**Problem description**
Copy all records exactly, excluding images.

Dataset entries:
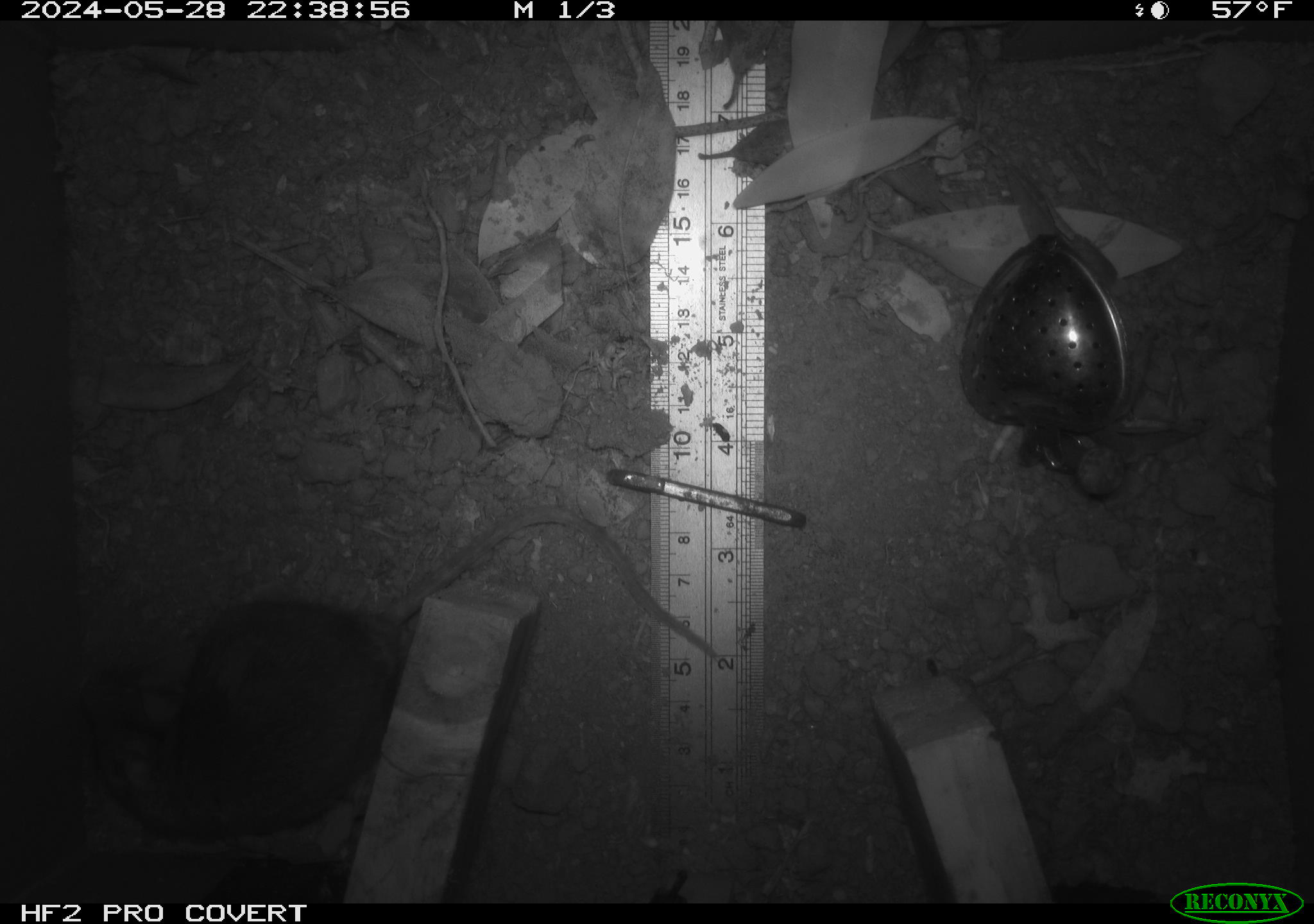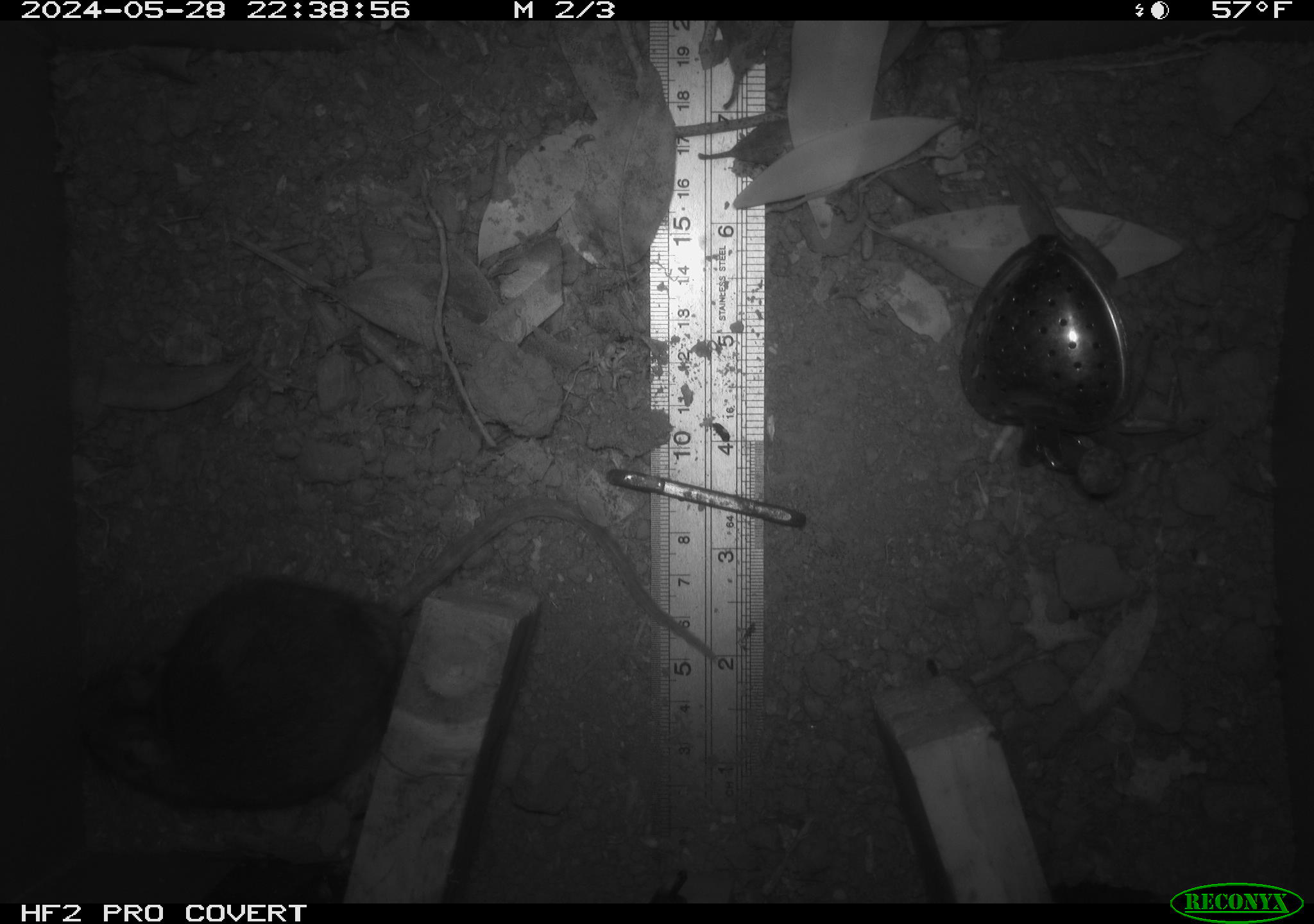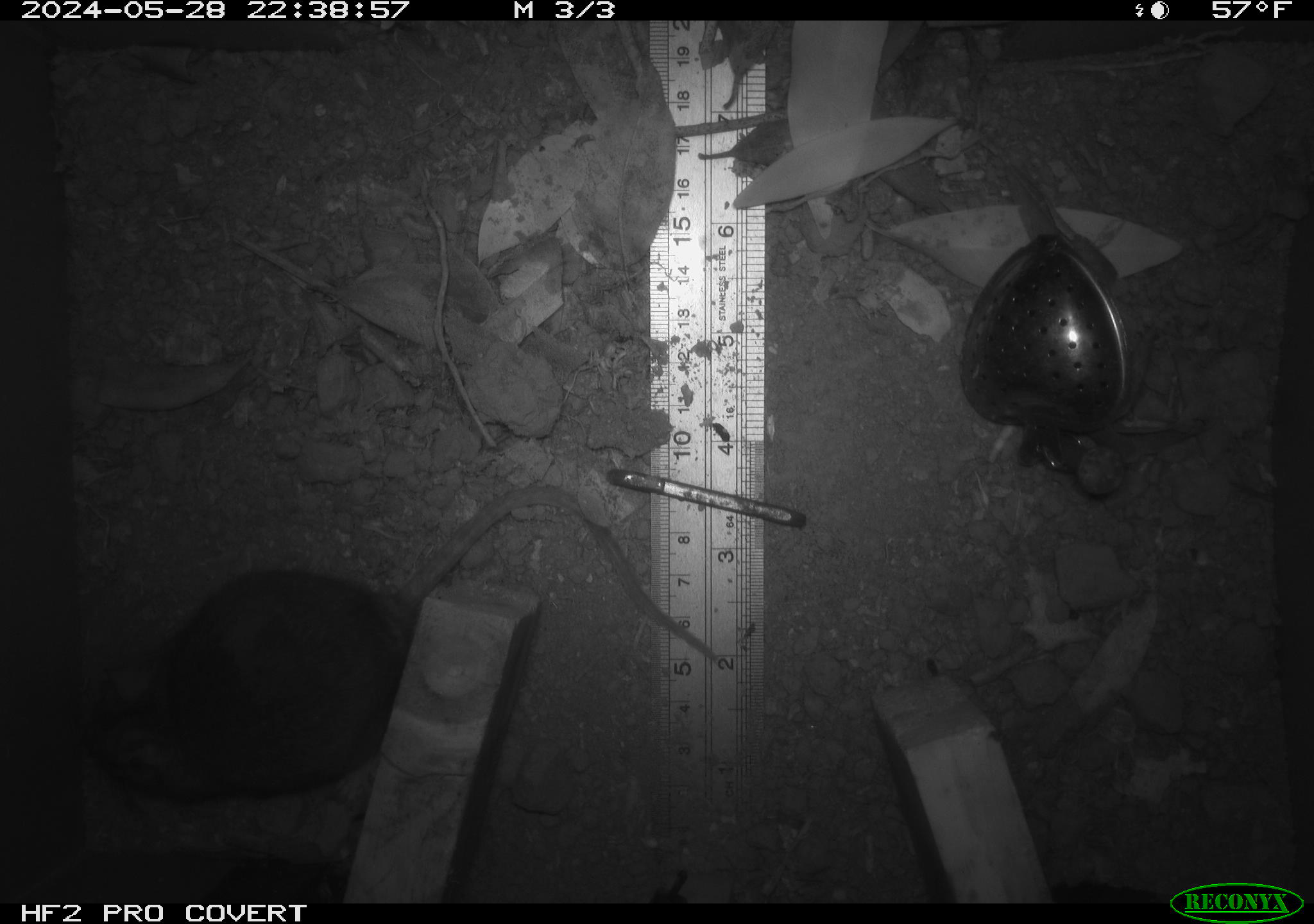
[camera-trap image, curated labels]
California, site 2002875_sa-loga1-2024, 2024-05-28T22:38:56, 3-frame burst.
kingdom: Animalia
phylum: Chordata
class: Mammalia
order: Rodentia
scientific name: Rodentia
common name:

**Answer box**
[camera-trap image, curated labels]
California, site 2002875_sa-loga1-2024, 2024-05-28T22:38:56, 3-frame burst.
kingdom: Animalia
phylum: Chordata
class: Mammalia
order: Rodentia
scientific name: Rodentia
common name:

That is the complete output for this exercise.